**** Passage shown ****

|The Lunar Society|
Following the society's Annual General meeting on the evening of 22nd February we were entertained to a highly informative lecture by Rita McLean, the Head of Community Museums for Birmingham City Council, on the Lunar Society. As head of community museums Rita is responsible for Soho House in Handsworth and her interest in the Lunar Society sprang from her increasing curiosity into the origins of this famous organisation.
Members of the Lunar society met regularly in the latter half of the 18th century to discuss a wide range of issues of the day. The meetings were hosted by Matthew Bolton at his home at Soho House. It would certainly be wrong to assume that they were all scientists, although the Society contained a sprinkling of them, but there were also men of letters - interested in the philosophical, political and other issues of the day. Yes, to confirm a common rumour, they did meet on the nights of a full moon to enable their travel back to their own homes, sometimes over long distances, to be easier.
Rita's exploration of the Lunar Society read like a 'Who is Who' of pre-eminent men of the 18th century. Indeed there was hardly anyone of pre-eminence alive at that time who was not a member of the Society. Of course we in Lichfield think of Erasmus Darwin as one of the most famous members of the Lunar Society. A physician, poet, botanist, educationalist and biologist he was a true polyglot whose involvement with the engineer James Watt was central to Watt's arrival in Birmingham from distant Scotland to work with Matthew Bolton in the development of steam power at the latter's manufactury in Handsworth.

****

Task requirements:
**A)** Using the Lunar Society report, decide whether each statement agrees with it. For each, answer yes or no and quote the deciding words. (i) The Society's meetings took place at Soho House. (ii) Every member of the Society was a scientist. (iii) The members met on nights with a full moon.
**B)** According to the Lunar Society report, what position did Rita McLean hold?
**C)** Carry on writing the Lunar Society report, picking up right after its final sentence.

**** Entries supplied ****

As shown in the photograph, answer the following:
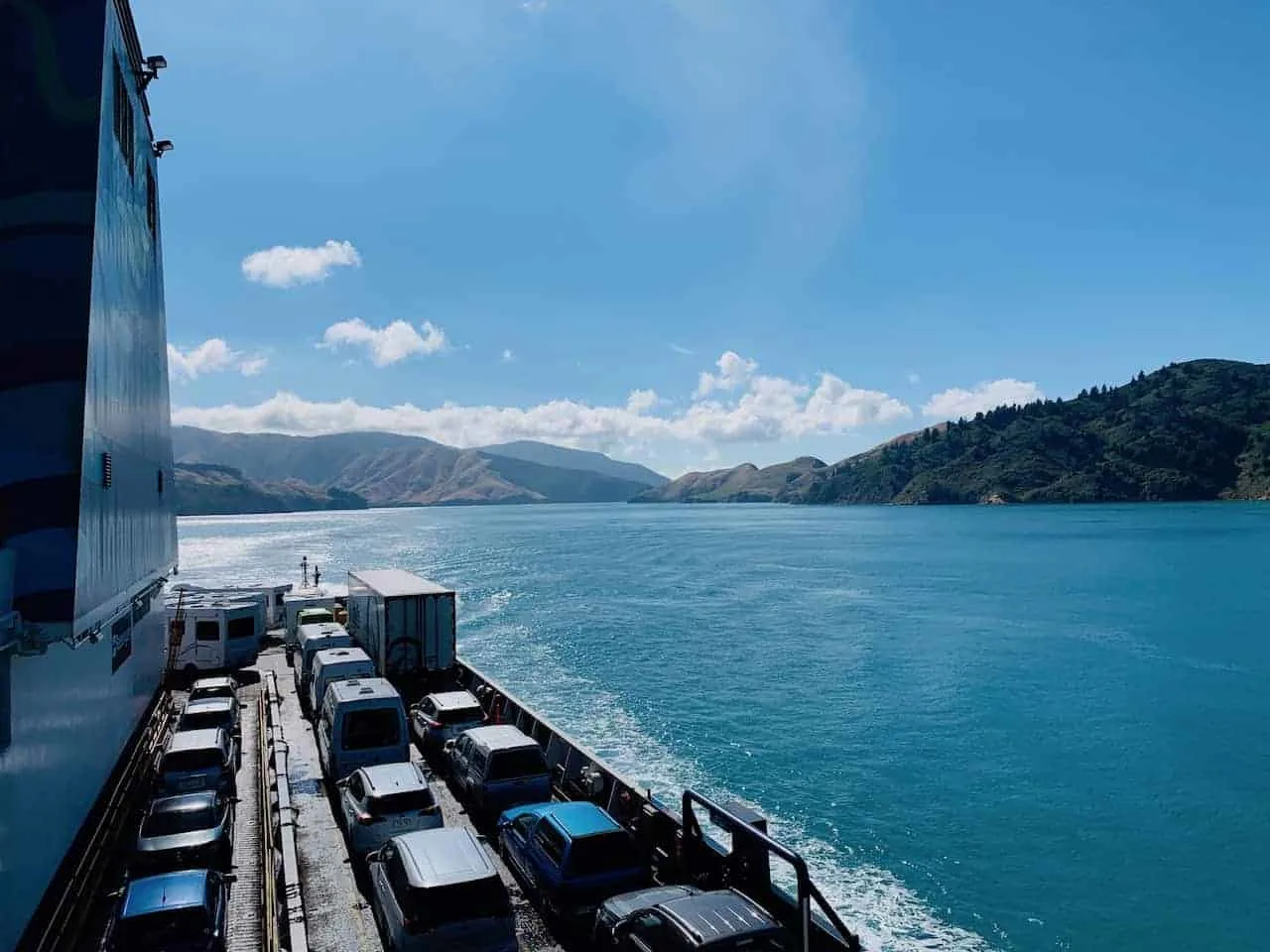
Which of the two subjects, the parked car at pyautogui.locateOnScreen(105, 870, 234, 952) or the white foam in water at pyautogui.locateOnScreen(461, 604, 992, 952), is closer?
the parked car at pyautogui.locateOnScreen(105, 870, 234, 952)

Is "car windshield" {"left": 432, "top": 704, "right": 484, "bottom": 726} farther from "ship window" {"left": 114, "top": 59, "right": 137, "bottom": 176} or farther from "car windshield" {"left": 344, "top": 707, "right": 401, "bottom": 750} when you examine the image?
"ship window" {"left": 114, "top": 59, "right": 137, "bottom": 176}

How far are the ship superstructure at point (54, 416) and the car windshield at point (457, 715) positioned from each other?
298 inches

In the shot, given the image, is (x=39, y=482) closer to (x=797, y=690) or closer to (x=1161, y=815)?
(x=1161, y=815)

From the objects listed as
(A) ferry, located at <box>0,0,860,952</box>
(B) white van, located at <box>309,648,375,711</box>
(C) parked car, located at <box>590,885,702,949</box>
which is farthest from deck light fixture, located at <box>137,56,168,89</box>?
(C) parked car, located at <box>590,885,702,949</box>

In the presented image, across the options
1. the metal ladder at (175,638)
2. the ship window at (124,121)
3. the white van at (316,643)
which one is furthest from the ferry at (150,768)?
the metal ladder at (175,638)

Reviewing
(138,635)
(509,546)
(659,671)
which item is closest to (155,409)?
(138,635)

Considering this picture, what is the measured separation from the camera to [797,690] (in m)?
43.2

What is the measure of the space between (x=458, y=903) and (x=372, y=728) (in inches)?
320

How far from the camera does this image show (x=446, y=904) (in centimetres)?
1006

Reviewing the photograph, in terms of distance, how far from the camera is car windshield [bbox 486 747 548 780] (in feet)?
52.3

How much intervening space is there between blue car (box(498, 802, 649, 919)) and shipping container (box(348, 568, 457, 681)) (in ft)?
43.1

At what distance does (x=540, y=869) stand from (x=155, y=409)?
1599 centimetres

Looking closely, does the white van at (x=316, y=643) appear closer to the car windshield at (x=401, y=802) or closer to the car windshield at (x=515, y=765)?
the car windshield at (x=515, y=765)

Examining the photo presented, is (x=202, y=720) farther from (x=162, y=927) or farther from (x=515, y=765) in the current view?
(x=162, y=927)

****

Exercise responses:
**A)**
(i) Yes: "The meetings were hosted by Matthew Bolton at his home at Soho House."
(ii) No: "It would certainly be wrong to assume that they were all scientists"
(iii) Yes: "they did meet on the nights of a full moon to enable their travel back to their own homes, sometimes over long distances, to be easier."

**B)** She was the Head of Community Museums for Birmingham City Council.

**C)**
Matthew Bolton, also of course a member of the Lunar Society, had established his manufacturing operations at Handsworth in the mid 18th century; manufacturing a wide range of metal-based objects but initially depending on water power for energy. As his manufacturing activities grew so the need for a more reliable source of energy became paramount. So he turned to the new-fangled steam engines to provide that power and developed his relationship with James Watt. From Rita's description of this famous duo we can draw the conclusion that Matthew Bolton was outward-going, optimistic and entrepreneurial whilst James Watt was very much the introspective partner, full of self-doubts, and it took the skillful correspondence of Erasmus Darwin to convince Watt that he should move to Birmingham and develop his partnership with Matthew Bolton. Thus the Soho manufactury, dealing with a wide range of metal goods from small artefacts, silverware and eventually including the construction of steam engines, became one of the largest manufacturers of its type in the world.
But we must not ignore the importance of other members of the Society. John Whitehurst, the Derby based clock and scientific instrument maker, developed new techniques for accurate scientific measurement which were crucial when developing new products needing sensitive admixtures of raw materials. William Small, Scots by birth and a physician, taught science in the infant United States to such luminaries as Thomas Jefferson before returning to Birmingham and supporting James Watt in the development of steam engine design. Joseph Priestly is perhaps one of the more well known members of the Lunar Society. One of the most talented scientists of his day he moved to Birmingham in 1783 and undertook much practical research that could be applied in both the Soho works and other manufacturies. Not a wealthy man, his Unitarian background eventually saw him driven from Birmingham by the mob. His house was burnt down and by 1790 he had left Britain for the United States. Josiah Wedgwood is of course known to all for his pre-eminence in pottery manufacturing but perhaps few of us realise that he was also a member of the Lunar Society, applying in practice the ideas of the scientists with whom he shared evening discussions at Society meetings.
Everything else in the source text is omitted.